Socialism is coercive, forcing its citizens to “volunteer” for action and to labor on weekends for the public good
Citizens must be, above all, “dutiful,” placing “common good, the success of the movement, the safety of the community, above their own delight or well-being, always.”
Such “virtuous” citizens could be produced by rote indoctrination, transformation, or rigorous instruction/brainwashing.
Rousseau suggested the creation of the “virtuous” citizen through an “authoritarian family, a rigid sexual code, censorship of the arts, sumptuary laws, mutual surveillance, and the systematic indoctrination of children.”
Sumptuary laws refer to limiting private spending on food and personal items. I am familiar with this form of socialist oppression as the dear leader always rationed our food, issued rationing cards, punished food hoarding and black marketers, and passed laws that decreed how many calories per day people engaged in various professions could consume, and how much they could weigh.
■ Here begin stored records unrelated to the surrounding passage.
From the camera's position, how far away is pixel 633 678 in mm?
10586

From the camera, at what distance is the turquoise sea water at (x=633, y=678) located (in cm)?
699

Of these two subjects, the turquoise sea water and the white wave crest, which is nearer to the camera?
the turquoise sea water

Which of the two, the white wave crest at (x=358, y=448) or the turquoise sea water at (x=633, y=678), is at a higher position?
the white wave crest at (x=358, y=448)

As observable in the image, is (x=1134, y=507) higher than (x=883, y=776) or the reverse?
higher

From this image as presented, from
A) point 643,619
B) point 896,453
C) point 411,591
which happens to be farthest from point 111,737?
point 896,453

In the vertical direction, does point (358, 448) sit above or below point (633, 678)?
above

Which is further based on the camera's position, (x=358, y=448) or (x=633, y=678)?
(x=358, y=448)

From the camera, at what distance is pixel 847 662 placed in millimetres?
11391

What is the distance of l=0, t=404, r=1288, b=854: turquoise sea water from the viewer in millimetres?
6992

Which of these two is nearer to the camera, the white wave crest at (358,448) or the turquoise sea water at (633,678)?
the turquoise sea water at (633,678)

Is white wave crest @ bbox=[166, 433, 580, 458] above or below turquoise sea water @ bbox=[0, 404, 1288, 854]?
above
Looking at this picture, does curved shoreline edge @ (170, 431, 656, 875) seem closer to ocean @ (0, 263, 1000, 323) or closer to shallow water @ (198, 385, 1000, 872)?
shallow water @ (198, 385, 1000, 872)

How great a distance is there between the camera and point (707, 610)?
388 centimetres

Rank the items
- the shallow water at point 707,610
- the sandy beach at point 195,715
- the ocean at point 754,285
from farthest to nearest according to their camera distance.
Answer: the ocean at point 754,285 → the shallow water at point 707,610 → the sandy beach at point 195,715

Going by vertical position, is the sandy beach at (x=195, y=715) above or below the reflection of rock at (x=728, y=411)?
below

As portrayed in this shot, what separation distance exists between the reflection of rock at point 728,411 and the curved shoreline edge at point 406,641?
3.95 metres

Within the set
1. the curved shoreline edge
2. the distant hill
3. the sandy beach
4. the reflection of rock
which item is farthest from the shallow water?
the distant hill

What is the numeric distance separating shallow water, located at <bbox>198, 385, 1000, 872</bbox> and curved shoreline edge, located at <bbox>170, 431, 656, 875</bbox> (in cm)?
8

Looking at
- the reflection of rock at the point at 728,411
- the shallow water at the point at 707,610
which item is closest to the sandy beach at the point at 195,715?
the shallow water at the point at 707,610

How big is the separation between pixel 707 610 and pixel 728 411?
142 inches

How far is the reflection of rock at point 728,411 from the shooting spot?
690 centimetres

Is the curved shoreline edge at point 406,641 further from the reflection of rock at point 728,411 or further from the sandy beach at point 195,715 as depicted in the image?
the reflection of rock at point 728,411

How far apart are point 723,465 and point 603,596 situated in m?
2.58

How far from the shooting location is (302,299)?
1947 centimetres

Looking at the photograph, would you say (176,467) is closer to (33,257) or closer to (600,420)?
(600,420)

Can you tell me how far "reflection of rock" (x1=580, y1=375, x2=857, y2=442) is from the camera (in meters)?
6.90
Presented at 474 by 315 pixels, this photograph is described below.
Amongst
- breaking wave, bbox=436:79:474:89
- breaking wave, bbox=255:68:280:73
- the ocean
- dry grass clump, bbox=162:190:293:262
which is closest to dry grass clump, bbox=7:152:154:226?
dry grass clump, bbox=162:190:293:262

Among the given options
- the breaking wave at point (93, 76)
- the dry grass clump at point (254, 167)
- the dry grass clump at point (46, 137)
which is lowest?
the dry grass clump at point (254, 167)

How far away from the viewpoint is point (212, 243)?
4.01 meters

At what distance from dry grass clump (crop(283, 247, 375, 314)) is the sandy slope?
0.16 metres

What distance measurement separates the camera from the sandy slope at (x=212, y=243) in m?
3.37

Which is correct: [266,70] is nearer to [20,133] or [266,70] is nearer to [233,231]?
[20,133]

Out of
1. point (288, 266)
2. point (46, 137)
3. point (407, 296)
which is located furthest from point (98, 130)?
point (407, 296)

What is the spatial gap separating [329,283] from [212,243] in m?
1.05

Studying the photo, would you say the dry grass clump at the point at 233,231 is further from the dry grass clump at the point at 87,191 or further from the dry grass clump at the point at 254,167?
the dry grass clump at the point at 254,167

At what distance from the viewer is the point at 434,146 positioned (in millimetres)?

Socialism is coercive, forcing its citizens to “volunteer” for action and to labor on weekends for the public good in addition to their jobs in factories or offices wherever they are deemed to further the political or economic socialist cause.
Students are exploited and forced to work with no pay for weeks during the crop harvest season and the crop planting season.
Citizens living in a socialist state are forced to donate time and energy to the socialist cause and the “participatory democracy”
Citizens living in a socialist state are forced to donate time and energy to the socialist cause and the “participatory democracy” in which they are just warm bodies for political optics, filling the auditoriums or the dear leader’s parade grounds. It is “popular participation” but not voluntary – it is demanded by the state and driven by the fear of punishment.
Walzer wrote that “participatory democracy means the sharing of power among the [socialist] activists. Socialism means the rule of the people with the most evenings to spare.” If citizens” do not govern themselves, they will, willy-nilly, be governed by their activist fellows.” Who were these activist fellows of the 20th century who ruled behind the Soviet ideology with an iron fist? They were “full-timers, militants, and professionals.” (p. 310)
The militants, in Walzer’s opinion, represent themselves. So, in a future socialist society, he recommends that participatory democracy must be paralleled by representative democracy.
Why was the rest of the socialist society I grew up in suppressed by the militant apparatchiks/activists on the Communist Party payroll? The main reason was that none of the citizens were armed (guns were the first things confiscated by activist goons, followed by private property) while the Communist Party engaged a huge and well-paid military, a large cadre of informers, a large police force, security police, and economic police. Nobody could make one wrong step without the state knowing about it. And they did it without the help of high tech.
Citizens created undergrounds to bypass the oppressive world of the Socialist/Communist Party ideology
People stayed away from the Communist Party membership ranks because they were not committed to the cause they saw daily as a big, blatant lie, they were morally beaten, economically beaten, starved, and deathly afraid.
Citizens created undergrounds to bypass the oppressive world of the Socialist/Communist Party ideology. They learned coping skills to avoid the socialist apparatchik tyranny in which freedom of speech and assembly were deadly.
Today, three decades since the “fall” of socialism/communism in Eastern Europe, citizens have regained their freedom of speech and assembly but sadly now nobody listens to them, especially politicians.
The press repeats the same globalist lies to their people thus colluding with corrupt politicians in their efforts to install a new world order, socialism on such a grander scale that Marx and Stalin would be shocked.